You Can Actually Smell Sickness

So it's not exactly X-ray vision or mind reading, but average humans apparently have a pretty advanced ability: smelling sickness. New research suggests that people are able to detect sickness via smell in someone whose immune system is highly active. Take a big whiff, folks — certain diseases have particular scents. Those with diabetes reportedly have breath that smells like acetone or rotten apples. Scrofula, a tuberculosis infection, is often associated with stale beer, and yellow fever smells like a butcher's shop. Lovely.

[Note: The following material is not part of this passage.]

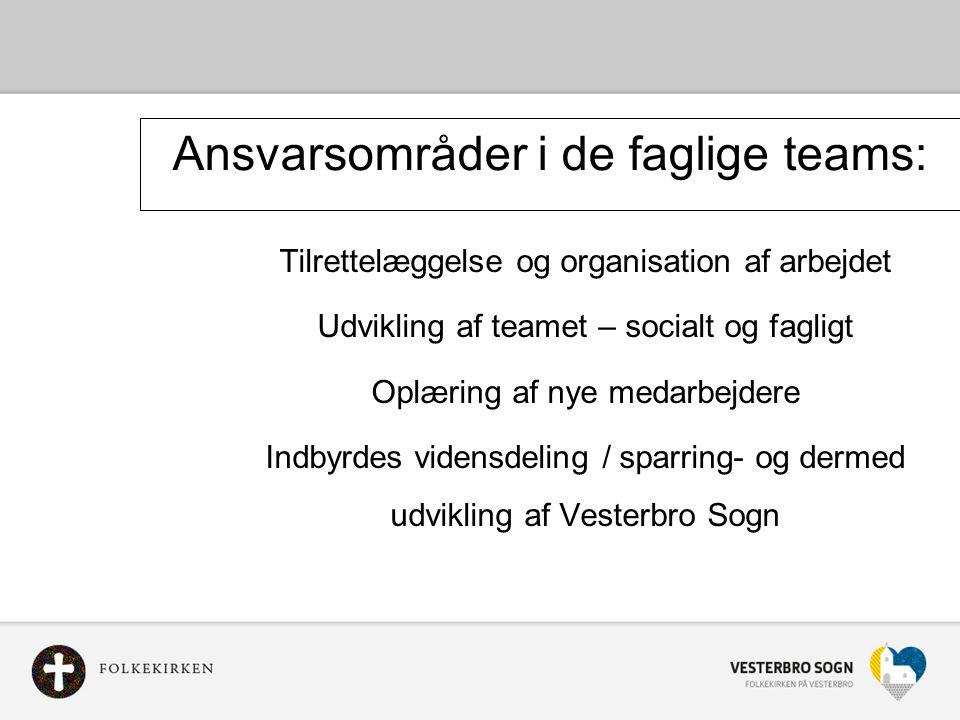 Ansvarsområder i de faglige teams: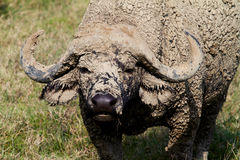 Male African water buffalo covered with mud Royalty Free Stock Images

Researchers at the Karolinska Institutet in Sweden say this olfactory wonder may help humans to avoid illness. The team injected eight people with either a toxin or a saline solution. Lipopolysaccharide, the toxin made from bacteria, is known for ramping up the immune system. Each participant wore tight shirts, waiting for Mother Nature to do her magic. Those with the toxin noticed higher body temperatures and increased levels of cytokines, a group of immune system molecules.

But the real test was with the lucky volunteers, a group of 40 participants, who got to smell the sweat samples. The verdict? They found those injected with the toxin had a more intense and unpleasant smell, and they also gave off an odor that was "unhealthier" than the people injected with just saline.

Researchers say this is "the first experimental evidence that disease smells and supports the notion of a 'behavioral immune response' that protects healthy individuals from sick ones by altering patterns of interpersonal contact."

The greater a person's immune system response, the funkier they get. Volunteers were able to note the change just a few hours after the body's reaction was triggered. When scientists examined the number of odorous compounds in the both sample sets, they found no differences, which could mean the differences in odor isn't due to the amount, but the compounds' composition.

While the precise elements are yet to be identified, they say people definitely give off an "aversive signal." So, if the stranger next to you on the bus just switched seats, you might want to consider a trip to the doctor for a check-up.